Le dispositif de vapeur solaire développé à l'université Rice a une efficacité énergétique globale de 24 %, dépassant celle des panneaux solaires photovoltaïques. Il peut être utilisé pour des applications d'hygiène et de purification de l'eau dans les pays en développement. © Jeff Fitlow

Vapeur solaire : un meilleur rendement que les panneaux solaires

Lors de l'expérience, elle plonge un tube rempli d'eau et des fameuses nanoparticules dans un grand récipient d'eau glacée. En utilisant une lentille pour concentrer la lumière sur le petit tube, elle montre que l'eau s'évapore presque instantanément bien que le tube soit entouré d'eau glacée. « Nos particules ont une surface de dissipation de la chaleur extrêmement petite. Ce chauffage intense nous permet de générer de la vapeur d'eau localement, ce qui est particulièrement contre-intuitif », explique Naomi Halas, la directrice du projet. 
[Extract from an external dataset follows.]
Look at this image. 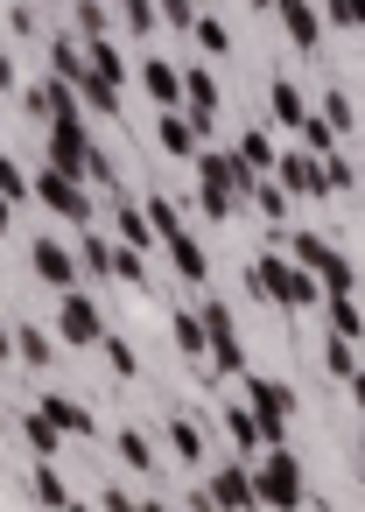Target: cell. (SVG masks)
Listing matches in <instances>:
<instances>
[{"label": "cell", "instance_id": "1", "mask_svg": "<svg viewBox=\"0 0 365 512\" xmlns=\"http://www.w3.org/2000/svg\"><path fill=\"white\" fill-rule=\"evenodd\" d=\"M246 274H253L260 302H274V309H323V281H316L295 253H260Z\"/></svg>", "mask_w": 365, "mask_h": 512}, {"label": "cell", "instance_id": "2", "mask_svg": "<svg viewBox=\"0 0 365 512\" xmlns=\"http://www.w3.org/2000/svg\"><path fill=\"white\" fill-rule=\"evenodd\" d=\"M197 211L204 218H232V197L246 204L253 197V169L232 155V148H197Z\"/></svg>", "mask_w": 365, "mask_h": 512}, {"label": "cell", "instance_id": "3", "mask_svg": "<svg viewBox=\"0 0 365 512\" xmlns=\"http://www.w3.org/2000/svg\"><path fill=\"white\" fill-rule=\"evenodd\" d=\"M239 400L260 414V449H281L288 442V421H295V393L281 386V379H267V372H239Z\"/></svg>", "mask_w": 365, "mask_h": 512}, {"label": "cell", "instance_id": "4", "mask_svg": "<svg viewBox=\"0 0 365 512\" xmlns=\"http://www.w3.org/2000/svg\"><path fill=\"white\" fill-rule=\"evenodd\" d=\"M253 491H260V505L267 512H295L302 498H309V484H302V456L281 442V449H260V463H253Z\"/></svg>", "mask_w": 365, "mask_h": 512}, {"label": "cell", "instance_id": "5", "mask_svg": "<svg viewBox=\"0 0 365 512\" xmlns=\"http://www.w3.org/2000/svg\"><path fill=\"white\" fill-rule=\"evenodd\" d=\"M288 253L323 281V295H358V267H351V253H337L330 239H316V232H295L288 239Z\"/></svg>", "mask_w": 365, "mask_h": 512}, {"label": "cell", "instance_id": "6", "mask_svg": "<svg viewBox=\"0 0 365 512\" xmlns=\"http://www.w3.org/2000/svg\"><path fill=\"white\" fill-rule=\"evenodd\" d=\"M197 316H204V337H211V372H246V344H239V323H232V302H218V295H204L197 302Z\"/></svg>", "mask_w": 365, "mask_h": 512}, {"label": "cell", "instance_id": "7", "mask_svg": "<svg viewBox=\"0 0 365 512\" xmlns=\"http://www.w3.org/2000/svg\"><path fill=\"white\" fill-rule=\"evenodd\" d=\"M29 183H36V204H43V211H57V218H71V225H92V197H85L78 176H64V169L50 162V169L29 176Z\"/></svg>", "mask_w": 365, "mask_h": 512}, {"label": "cell", "instance_id": "8", "mask_svg": "<svg viewBox=\"0 0 365 512\" xmlns=\"http://www.w3.org/2000/svg\"><path fill=\"white\" fill-rule=\"evenodd\" d=\"M57 337H64L71 351H99V337H106V316H99V302H92V295H78V288H64Z\"/></svg>", "mask_w": 365, "mask_h": 512}, {"label": "cell", "instance_id": "9", "mask_svg": "<svg viewBox=\"0 0 365 512\" xmlns=\"http://www.w3.org/2000/svg\"><path fill=\"white\" fill-rule=\"evenodd\" d=\"M92 155H99V148H92V134H85L78 113H71V120H50V162H57L64 176L85 183V176H92Z\"/></svg>", "mask_w": 365, "mask_h": 512}, {"label": "cell", "instance_id": "10", "mask_svg": "<svg viewBox=\"0 0 365 512\" xmlns=\"http://www.w3.org/2000/svg\"><path fill=\"white\" fill-rule=\"evenodd\" d=\"M274 176H281V190H288L295 204H323V197H330V183H323V155H309V148H288V155L274 162Z\"/></svg>", "mask_w": 365, "mask_h": 512}, {"label": "cell", "instance_id": "11", "mask_svg": "<svg viewBox=\"0 0 365 512\" xmlns=\"http://www.w3.org/2000/svg\"><path fill=\"white\" fill-rule=\"evenodd\" d=\"M211 498H218V512H267L260 491H253V463H239V456L211 477Z\"/></svg>", "mask_w": 365, "mask_h": 512}, {"label": "cell", "instance_id": "12", "mask_svg": "<svg viewBox=\"0 0 365 512\" xmlns=\"http://www.w3.org/2000/svg\"><path fill=\"white\" fill-rule=\"evenodd\" d=\"M155 148H162V155H176V162H197L204 134H197V120H190L183 106H169V113L155 120Z\"/></svg>", "mask_w": 365, "mask_h": 512}, {"label": "cell", "instance_id": "13", "mask_svg": "<svg viewBox=\"0 0 365 512\" xmlns=\"http://www.w3.org/2000/svg\"><path fill=\"white\" fill-rule=\"evenodd\" d=\"M29 260H36V274H43L57 295H64V288H78V253H71L64 239H36V246H29Z\"/></svg>", "mask_w": 365, "mask_h": 512}, {"label": "cell", "instance_id": "14", "mask_svg": "<svg viewBox=\"0 0 365 512\" xmlns=\"http://www.w3.org/2000/svg\"><path fill=\"white\" fill-rule=\"evenodd\" d=\"M218 428H225V442H232V456H239V463H253V456H260V414H253L246 400H232V407L218 414Z\"/></svg>", "mask_w": 365, "mask_h": 512}, {"label": "cell", "instance_id": "15", "mask_svg": "<svg viewBox=\"0 0 365 512\" xmlns=\"http://www.w3.org/2000/svg\"><path fill=\"white\" fill-rule=\"evenodd\" d=\"M183 113L197 120V134H211V113H218V78L211 71H183Z\"/></svg>", "mask_w": 365, "mask_h": 512}, {"label": "cell", "instance_id": "16", "mask_svg": "<svg viewBox=\"0 0 365 512\" xmlns=\"http://www.w3.org/2000/svg\"><path fill=\"white\" fill-rule=\"evenodd\" d=\"M43 414H50V421H57L71 442H92V435H99L92 407H85V400H71V393H50V400H43Z\"/></svg>", "mask_w": 365, "mask_h": 512}, {"label": "cell", "instance_id": "17", "mask_svg": "<svg viewBox=\"0 0 365 512\" xmlns=\"http://www.w3.org/2000/svg\"><path fill=\"white\" fill-rule=\"evenodd\" d=\"M253 211H260L274 232H288V218H295V197L281 190V176H253Z\"/></svg>", "mask_w": 365, "mask_h": 512}, {"label": "cell", "instance_id": "18", "mask_svg": "<svg viewBox=\"0 0 365 512\" xmlns=\"http://www.w3.org/2000/svg\"><path fill=\"white\" fill-rule=\"evenodd\" d=\"M162 246H169V260H176V274H183L190 288H204V281H211V253H204V246H197L190 232H169Z\"/></svg>", "mask_w": 365, "mask_h": 512}, {"label": "cell", "instance_id": "19", "mask_svg": "<svg viewBox=\"0 0 365 512\" xmlns=\"http://www.w3.org/2000/svg\"><path fill=\"white\" fill-rule=\"evenodd\" d=\"M274 8H281V29L295 36V50H316L323 43V15L309 8V0H274Z\"/></svg>", "mask_w": 365, "mask_h": 512}, {"label": "cell", "instance_id": "20", "mask_svg": "<svg viewBox=\"0 0 365 512\" xmlns=\"http://www.w3.org/2000/svg\"><path fill=\"white\" fill-rule=\"evenodd\" d=\"M141 85H148V99H155L162 113H169V106H183V71H176V64H162V57H155V64H141Z\"/></svg>", "mask_w": 365, "mask_h": 512}, {"label": "cell", "instance_id": "21", "mask_svg": "<svg viewBox=\"0 0 365 512\" xmlns=\"http://www.w3.org/2000/svg\"><path fill=\"white\" fill-rule=\"evenodd\" d=\"M162 435H169V449H176V463H183V470H197V463H204V428H197V421L169 414V421H162Z\"/></svg>", "mask_w": 365, "mask_h": 512}, {"label": "cell", "instance_id": "22", "mask_svg": "<svg viewBox=\"0 0 365 512\" xmlns=\"http://www.w3.org/2000/svg\"><path fill=\"white\" fill-rule=\"evenodd\" d=\"M253 176H274V162H281V148H274V134L267 127H253V134H239V148H232Z\"/></svg>", "mask_w": 365, "mask_h": 512}, {"label": "cell", "instance_id": "23", "mask_svg": "<svg viewBox=\"0 0 365 512\" xmlns=\"http://www.w3.org/2000/svg\"><path fill=\"white\" fill-rule=\"evenodd\" d=\"M113 225H120V246H134V253L162 246V239H155V225H148V211H141V204H127V197H120V218H113Z\"/></svg>", "mask_w": 365, "mask_h": 512}, {"label": "cell", "instance_id": "24", "mask_svg": "<svg viewBox=\"0 0 365 512\" xmlns=\"http://www.w3.org/2000/svg\"><path fill=\"white\" fill-rule=\"evenodd\" d=\"M78 274H113V239H99L92 225H78Z\"/></svg>", "mask_w": 365, "mask_h": 512}, {"label": "cell", "instance_id": "25", "mask_svg": "<svg viewBox=\"0 0 365 512\" xmlns=\"http://www.w3.org/2000/svg\"><path fill=\"white\" fill-rule=\"evenodd\" d=\"M169 337H176V351H183V358H211V337H204V316H197V309H176Z\"/></svg>", "mask_w": 365, "mask_h": 512}, {"label": "cell", "instance_id": "26", "mask_svg": "<svg viewBox=\"0 0 365 512\" xmlns=\"http://www.w3.org/2000/svg\"><path fill=\"white\" fill-rule=\"evenodd\" d=\"M15 358H22V372H43V365L57 358V344H50L36 323H15Z\"/></svg>", "mask_w": 365, "mask_h": 512}, {"label": "cell", "instance_id": "27", "mask_svg": "<svg viewBox=\"0 0 365 512\" xmlns=\"http://www.w3.org/2000/svg\"><path fill=\"white\" fill-rule=\"evenodd\" d=\"M22 442H29L36 456H57V449H64V428H57L43 407H29V414H22Z\"/></svg>", "mask_w": 365, "mask_h": 512}, {"label": "cell", "instance_id": "28", "mask_svg": "<svg viewBox=\"0 0 365 512\" xmlns=\"http://www.w3.org/2000/svg\"><path fill=\"white\" fill-rule=\"evenodd\" d=\"M29 491H36V505H50V512H64V505H71V484L57 477V463H50V456L29 470Z\"/></svg>", "mask_w": 365, "mask_h": 512}, {"label": "cell", "instance_id": "29", "mask_svg": "<svg viewBox=\"0 0 365 512\" xmlns=\"http://www.w3.org/2000/svg\"><path fill=\"white\" fill-rule=\"evenodd\" d=\"M267 106H274V127H302V120H309V106H302V92H295L288 78L267 85Z\"/></svg>", "mask_w": 365, "mask_h": 512}, {"label": "cell", "instance_id": "30", "mask_svg": "<svg viewBox=\"0 0 365 512\" xmlns=\"http://www.w3.org/2000/svg\"><path fill=\"white\" fill-rule=\"evenodd\" d=\"M113 281L134 288V295H148V260H141L134 246H120V239H113Z\"/></svg>", "mask_w": 365, "mask_h": 512}, {"label": "cell", "instance_id": "31", "mask_svg": "<svg viewBox=\"0 0 365 512\" xmlns=\"http://www.w3.org/2000/svg\"><path fill=\"white\" fill-rule=\"evenodd\" d=\"M113 449H120V463H127L134 477H148V470H155V449H148V435H141V428H120V435H113Z\"/></svg>", "mask_w": 365, "mask_h": 512}, {"label": "cell", "instance_id": "32", "mask_svg": "<svg viewBox=\"0 0 365 512\" xmlns=\"http://www.w3.org/2000/svg\"><path fill=\"white\" fill-rule=\"evenodd\" d=\"M323 309H330V330L337 337H351V344L365 337V309H351V295H323Z\"/></svg>", "mask_w": 365, "mask_h": 512}, {"label": "cell", "instance_id": "33", "mask_svg": "<svg viewBox=\"0 0 365 512\" xmlns=\"http://www.w3.org/2000/svg\"><path fill=\"white\" fill-rule=\"evenodd\" d=\"M50 64H57V78H71V85H78V78L92 71V57H85V50H78L71 36H57V43H50Z\"/></svg>", "mask_w": 365, "mask_h": 512}, {"label": "cell", "instance_id": "34", "mask_svg": "<svg viewBox=\"0 0 365 512\" xmlns=\"http://www.w3.org/2000/svg\"><path fill=\"white\" fill-rule=\"evenodd\" d=\"M295 148H309V155H330V148H337V127H330V120H316V113H309V120H302V127H295Z\"/></svg>", "mask_w": 365, "mask_h": 512}, {"label": "cell", "instance_id": "35", "mask_svg": "<svg viewBox=\"0 0 365 512\" xmlns=\"http://www.w3.org/2000/svg\"><path fill=\"white\" fill-rule=\"evenodd\" d=\"M99 351H106V372H120V379H134V372H141V358H134V344H127V337H113V330H106V337H99Z\"/></svg>", "mask_w": 365, "mask_h": 512}, {"label": "cell", "instance_id": "36", "mask_svg": "<svg viewBox=\"0 0 365 512\" xmlns=\"http://www.w3.org/2000/svg\"><path fill=\"white\" fill-rule=\"evenodd\" d=\"M323 183H330V197H351V190H358V169L330 148V155H323Z\"/></svg>", "mask_w": 365, "mask_h": 512}, {"label": "cell", "instance_id": "37", "mask_svg": "<svg viewBox=\"0 0 365 512\" xmlns=\"http://www.w3.org/2000/svg\"><path fill=\"white\" fill-rule=\"evenodd\" d=\"M141 211H148V225H155V239H169V232H183V211H176V197H148Z\"/></svg>", "mask_w": 365, "mask_h": 512}, {"label": "cell", "instance_id": "38", "mask_svg": "<svg viewBox=\"0 0 365 512\" xmlns=\"http://www.w3.org/2000/svg\"><path fill=\"white\" fill-rule=\"evenodd\" d=\"M323 365H330V379H351V372H358L351 337H337V330H330V337H323Z\"/></svg>", "mask_w": 365, "mask_h": 512}, {"label": "cell", "instance_id": "39", "mask_svg": "<svg viewBox=\"0 0 365 512\" xmlns=\"http://www.w3.org/2000/svg\"><path fill=\"white\" fill-rule=\"evenodd\" d=\"M0 190H8L15 204H22V197H36V183L22 176V162H15V155H0Z\"/></svg>", "mask_w": 365, "mask_h": 512}, {"label": "cell", "instance_id": "40", "mask_svg": "<svg viewBox=\"0 0 365 512\" xmlns=\"http://www.w3.org/2000/svg\"><path fill=\"white\" fill-rule=\"evenodd\" d=\"M190 36H197V43H204L211 57H225V50H232V36H225V22H204V15H197V22H190Z\"/></svg>", "mask_w": 365, "mask_h": 512}, {"label": "cell", "instance_id": "41", "mask_svg": "<svg viewBox=\"0 0 365 512\" xmlns=\"http://www.w3.org/2000/svg\"><path fill=\"white\" fill-rule=\"evenodd\" d=\"M323 120H330L337 134H351V120H358V113H351V99H344V92H330V99H323Z\"/></svg>", "mask_w": 365, "mask_h": 512}, {"label": "cell", "instance_id": "42", "mask_svg": "<svg viewBox=\"0 0 365 512\" xmlns=\"http://www.w3.org/2000/svg\"><path fill=\"white\" fill-rule=\"evenodd\" d=\"M330 22H344V29H365V0H330Z\"/></svg>", "mask_w": 365, "mask_h": 512}, {"label": "cell", "instance_id": "43", "mask_svg": "<svg viewBox=\"0 0 365 512\" xmlns=\"http://www.w3.org/2000/svg\"><path fill=\"white\" fill-rule=\"evenodd\" d=\"M127 29H134V36L155 29V0H127Z\"/></svg>", "mask_w": 365, "mask_h": 512}, {"label": "cell", "instance_id": "44", "mask_svg": "<svg viewBox=\"0 0 365 512\" xmlns=\"http://www.w3.org/2000/svg\"><path fill=\"white\" fill-rule=\"evenodd\" d=\"M78 29H85V36H106V15L92 8V0H78Z\"/></svg>", "mask_w": 365, "mask_h": 512}, {"label": "cell", "instance_id": "45", "mask_svg": "<svg viewBox=\"0 0 365 512\" xmlns=\"http://www.w3.org/2000/svg\"><path fill=\"white\" fill-rule=\"evenodd\" d=\"M99 512H141V505H134L127 491H106V498H99Z\"/></svg>", "mask_w": 365, "mask_h": 512}, {"label": "cell", "instance_id": "46", "mask_svg": "<svg viewBox=\"0 0 365 512\" xmlns=\"http://www.w3.org/2000/svg\"><path fill=\"white\" fill-rule=\"evenodd\" d=\"M8 232H15V197L0 190V239H8Z\"/></svg>", "mask_w": 365, "mask_h": 512}, {"label": "cell", "instance_id": "47", "mask_svg": "<svg viewBox=\"0 0 365 512\" xmlns=\"http://www.w3.org/2000/svg\"><path fill=\"white\" fill-rule=\"evenodd\" d=\"M344 386H351V407H358V414H365V372H351V379H344Z\"/></svg>", "mask_w": 365, "mask_h": 512}, {"label": "cell", "instance_id": "48", "mask_svg": "<svg viewBox=\"0 0 365 512\" xmlns=\"http://www.w3.org/2000/svg\"><path fill=\"white\" fill-rule=\"evenodd\" d=\"M0 365H15V330L0 323Z\"/></svg>", "mask_w": 365, "mask_h": 512}, {"label": "cell", "instance_id": "49", "mask_svg": "<svg viewBox=\"0 0 365 512\" xmlns=\"http://www.w3.org/2000/svg\"><path fill=\"white\" fill-rule=\"evenodd\" d=\"M0 85H15V64H8V43H0Z\"/></svg>", "mask_w": 365, "mask_h": 512}, {"label": "cell", "instance_id": "50", "mask_svg": "<svg viewBox=\"0 0 365 512\" xmlns=\"http://www.w3.org/2000/svg\"><path fill=\"white\" fill-rule=\"evenodd\" d=\"M64 512H99V505H78V498H71V505H64Z\"/></svg>", "mask_w": 365, "mask_h": 512}, {"label": "cell", "instance_id": "51", "mask_svg": "<svg viewBox=\"0 0 365 512\" xmlns=\"http://www.w3.org/2000/svg\"><path fill=\"white\" fill-rule=\"evenodd\" d=\"M253 8H274V0H253Z\"/></svg>", "mask_w": 365, "mask_h": 512}]
</instances>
Les détails du dispositif ont été publiés dans la revue ACS Nano. Le dispositif de « vapeur solaire » affiche un rendement énergétique de 24 %, tandis qu'un panneau solaire photovoltaïque classique ne dépasse pas les 15 %. L'équipe de l'université Rice s'attend à ce que ce système soit en premier lieu utilisé pour l'assainissement et la purification de l'eau dans les pays en développement. Pour Naomi Halas, « il s'agit de beaucoup plus que d'électricité. Avec cette technologie, on commence à penser l'énergie solaire thermique d'une manière complètement différente ».

À gauche, l'étudiante de l'université Rice, Oara Neumann ; à droite Naomi Halas, parmi les chimistes les plus cités au monde. Derrière, le tout nouveau bijou du Laboratory for Nanophotonics, le dispositif de vapeur solaire. © Jeff Fitlow

« Nous ne changeons aucune des lois de la thermodynamique »
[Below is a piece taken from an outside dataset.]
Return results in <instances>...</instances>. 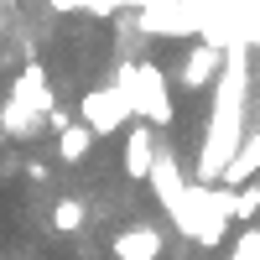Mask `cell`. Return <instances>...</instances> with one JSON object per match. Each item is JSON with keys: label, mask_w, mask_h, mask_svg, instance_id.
Returning <instances> with one entry per match:
<instances>
[{"label": "cell", "mask_w": 260, "mask_h": 260, "mask_svg": "<svg viewBox=\"0 0 260 260\" xmlns=\"http://www.w3.org/2000/svg\"><path fill=\"white\" fill-rule=\"evenodd\" d=\"M0 146H6V130H0Z\"/></svg>", "instance_id": "obj_10"}, {"label": "cell", "mask_w": 260, "mask_h": 260, "mask_svg": "<svg viewBox=\"0 0 260 260\" xmlns=\"http://www.w3.org/2000/svg\"><path fill=\"white\" fill-rule=\"evenodd\" d=\"M115 260H161V229L156 224H130L110 240Z\"/></svg>", "instance_id": "obj_3"}, {"label": "cell", "mask_w": 260, "mask_h": 260, "mask_svg": "<svg viewBox=\"0 0 260 260\" xmlns=\"http://www.w3.org/2000/svg\"><path fill=\"white\" fill-rule=\"evenodd\" d=\"M151 161H156V130L151 125H130L125 130V177L130 182L151 177Z\"/></svg>", "instance_id": "obj_4"}, {"label": "cell", "mask_w": 260, "mask_h": 260, "mask_svg": "<svg viewBox=\"0 0 260 260\" xmlns=\"http://www.w3.org/2000/svg\"><path fill=\"white\" fill-rule=\"evenodd\" d=\"M83 219H89V208H83L78 198H57V203H52V229H57V234H78Z\"/></svg>", "instance_id": "obj_7"}, {"label": "cell", "mask_w": 260, "mask_h": 260, "mask_svg": "<svg viewBox=\"0 0 260 260\" xmlns=\"http://www.w3.org/2000/svg\"><path fill=\"white\" fill-rule=\"evenodd\" d=\"M89 151H94V130L83 125V120L57 125V161H83Z\"/></svg>", "instance_id": "obj_5"}, {"label": "cell", "mask_w": 260, "mask_h": 260, "mask_svg": "<svg viewBox=\"0 0 260 260\" xmlns=\"http://www.w3.org/2000/svg\"><path fill=\"white\" fill-rule=\"evenodd\" d=\"M229 260H260V229H245L240 240H234V250H229Z\"/></svg>", "instance_id": "obj_9"}, {"label": "cell", "mask_w": 260, "mask_h": 260, "mask_svg": "<svg viewBox=\"0 0 260 260\" xmlns=\"http://www.w3.org/2000/svg\"><path fill=\"white\" fill-rule=\"evenodd\" d=\"M219 47H192L187 52V62H182V83H187V89H203V83L213 78V73H219Z\"/></svg>", "instance_id": "obj_6"}, {"label": "cell", "mask_w": 260, "mask_h": 260, "mask_svg": "<svg viewBox=\"0 0 260 260\" xmlns=\"http://www.w3.org/2000/svg\"><path fill=\"white\" fill-rule=\"evenodd\" d=\"M78 120L94 130V141L99 136H115V130L130 120V94L120 89V83H115V89H89L83 104H78Z\"/></svg>", "instance_id": "obj_1"}, {"label": "cell", "mask_w": 260, "mask_h": 260, "mask_svg": "<svg viewBox=\"0 0 260 260\" xmlns=\"http://www.w3.org/2000/svg\"><path fill=\"white\" fill-rule=\"evenodd\" d=\"M219 182H224L229 192H240V187L260 182V130H250L245 146H234V151H229V161L219 167Z\"/></svg>", "instance_id": "obj_2"}, {"label": "cell", "mask_w": 260, "mask_h": 260, "mask_svg": "<svg viewBox=\"0 0 260 260\" xmlns=\"http://www.w3.org/2000/svg\"><path fill=\"white\" fill-rule=\"evenodd\" d=\"M255 213H260V182H250L245 192L229 198V224H255Z\"/></svg>", "instance_id": "obj_8"}]
</instances>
Les étudiants de l'université ont créé un autoclave pour produire de la vapeur solaire capable de stériliser les instruments médicaux et dentaires dans les cliniques qui n'ont pas d'électricité. « Le dispositif est remarquable en raison de son efficacité. Il ne requiert pas de série de miroirs ou de panneaux solaires. Il prend très peu de place. Par exemple, la fenêtre de notre autoclave de démonstration ne mesure que quelques centimètres carrés », explique Oara Neumann.

Pour le projet de vapeur solaire, Naomi Halas et Oara Neumann ont cherché à concevoir une particule qui interagit avec le plus large spectre lumineux possible. « Nous ne changeons aucune des lois de la thermodynamique, a déclaré Naomi Halas. Nous ne faisons que produire de la vapeur d'eau d'une manière radicalement différente. »

Le laboratoire de Naomi Halas est spécialisé dans la création de particules réactives à la lumière. L'une de ses créations, la nanobille d'or, n'interagit qu'avec certaines longueurs d'onde de la lumière et fait notamment l'objet de plusieurs essais cliniques pour le traitement du cancer.